Earlier this week, if you follow me on Facebook, you saw that I hurt my foot. I actually walked into the couch during my typical morning family routine. I was rushing and the couch surely won. At first, I felt no pain. This was how I knew that I had done a doozy on my foot. Then seconds later the pain flooded in. It was horrific! I yelped and knew that this was not your average stubbed toe.
I hobbled throughout my morning duties and errands. I went grocery shopping. Strangers held doors for me, even though I took forever to move ten feet. I received compassionate looks. Folks helped me load my groceries into the car. I went to the kids’ school. Everyone asked what had happened and if I was okay, even parents I had not met.
After a night of restless sleep, waking up to more bruising of my toe and foot, realizing that it hurt worse, and that I still had to walk on my heel, I decided that I needed to visit the doctor. People helped. My insurance referral took mere minutes instead of days. The podiatrist squeezed me in. He felt the toe was broken and perhaps the foot too. I needed an x-ray. I drove over to the hospital. They put me in a wheelchair to head to radiology. A man, no younger than 85 years old, wheeled me down to the department. I felt a wee embarrassed, but the walk was quite far. After a few hours, I got the results-nothing was broken. Thank goodness.
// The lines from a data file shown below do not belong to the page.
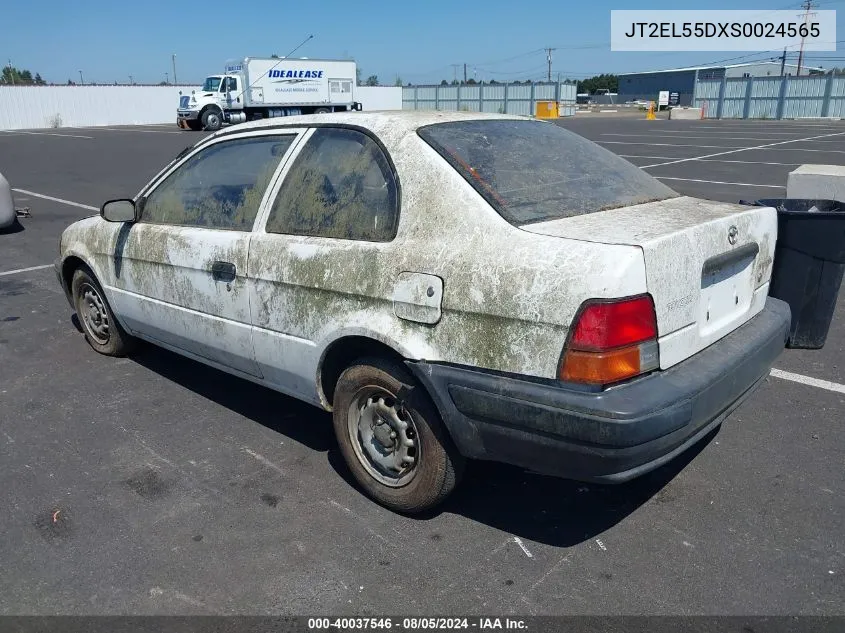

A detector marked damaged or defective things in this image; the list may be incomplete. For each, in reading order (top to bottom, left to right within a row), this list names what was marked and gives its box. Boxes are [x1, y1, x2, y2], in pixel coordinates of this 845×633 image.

rusty white car [57, 111, 792, 512]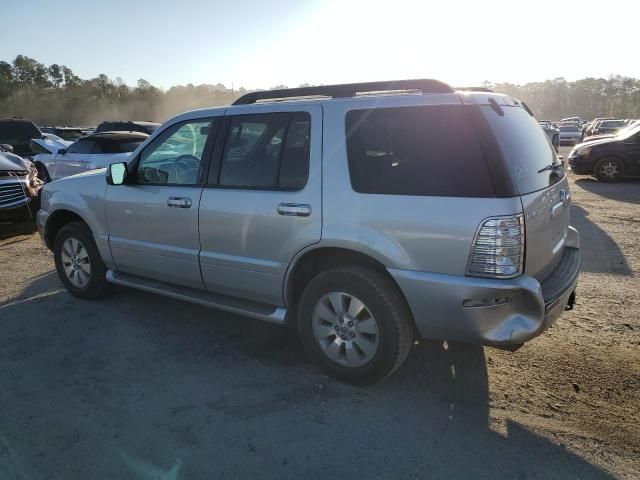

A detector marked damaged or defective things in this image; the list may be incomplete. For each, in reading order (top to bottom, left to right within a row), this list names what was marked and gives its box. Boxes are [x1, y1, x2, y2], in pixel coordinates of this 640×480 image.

rear bumper damage [390, 227, 580, 346]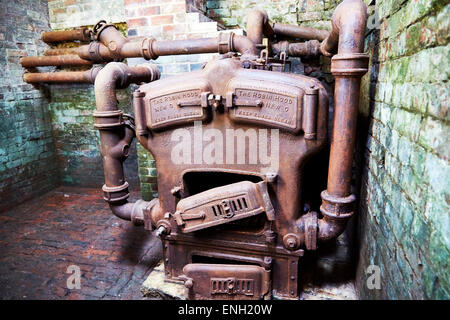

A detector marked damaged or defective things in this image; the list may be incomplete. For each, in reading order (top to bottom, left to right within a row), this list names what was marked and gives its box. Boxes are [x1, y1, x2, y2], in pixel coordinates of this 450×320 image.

corroded pipe [24, 67, 103, 84]
corroded pipe [93, 62, 160, 225]
rusty cast iron boiler [22, 0, 370, 300]
corroded pipe [270, 23, 330, 41]
corroded pipe [316, 0, 370, 242]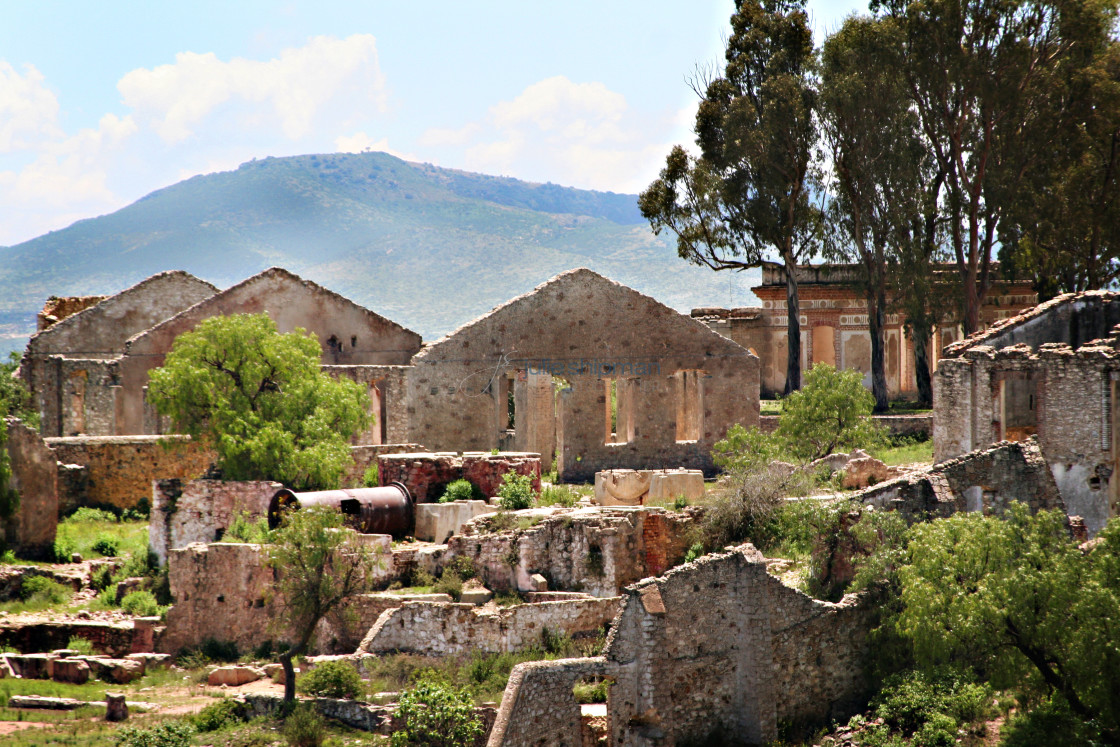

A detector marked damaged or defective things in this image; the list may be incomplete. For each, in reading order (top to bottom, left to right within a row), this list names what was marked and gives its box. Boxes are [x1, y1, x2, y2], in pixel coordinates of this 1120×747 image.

Last night as I was getting ready for bed, I came to a realization. This week, I showed my vulnerability. I had no choice. I was wounded. The amount of compassion and kindness has been inspiring and I am awestruck. The world is still filled with so much good. Good people surround us. Vulnerable and hurt people surround us too. Sometimes their “boo boos” are on the outside, but most carry them quietly and secretly inside. Sometimes, we need to share our vulnerability and allow others to help us despite our egos, self-confidence, and sometimes embarrassment.
This is how we differ from chickens. Vulnerable chickens are usually abandoned by the flock once chickens realize that the chicken that holds the “boo boo” could potentially make the flock vulnerable to attacks, illness and so forth. I think this is why the chickens keep their issues hidden so well until they are incredibly sick. It is completely instinctual. Yet, this is where we should differ. Our instincts should tell us differently. It is important to care for others, reach out, check-in, and be helpful-always. This week, I do believe that a little bit of heavenly light shone upon my vulnerability. We need to be those shining beacons to those around us. We also need to realize the importance of taking a moment to share kindness and compassion with complete strangers. We might just be the start to heal their invisible “boo boos”.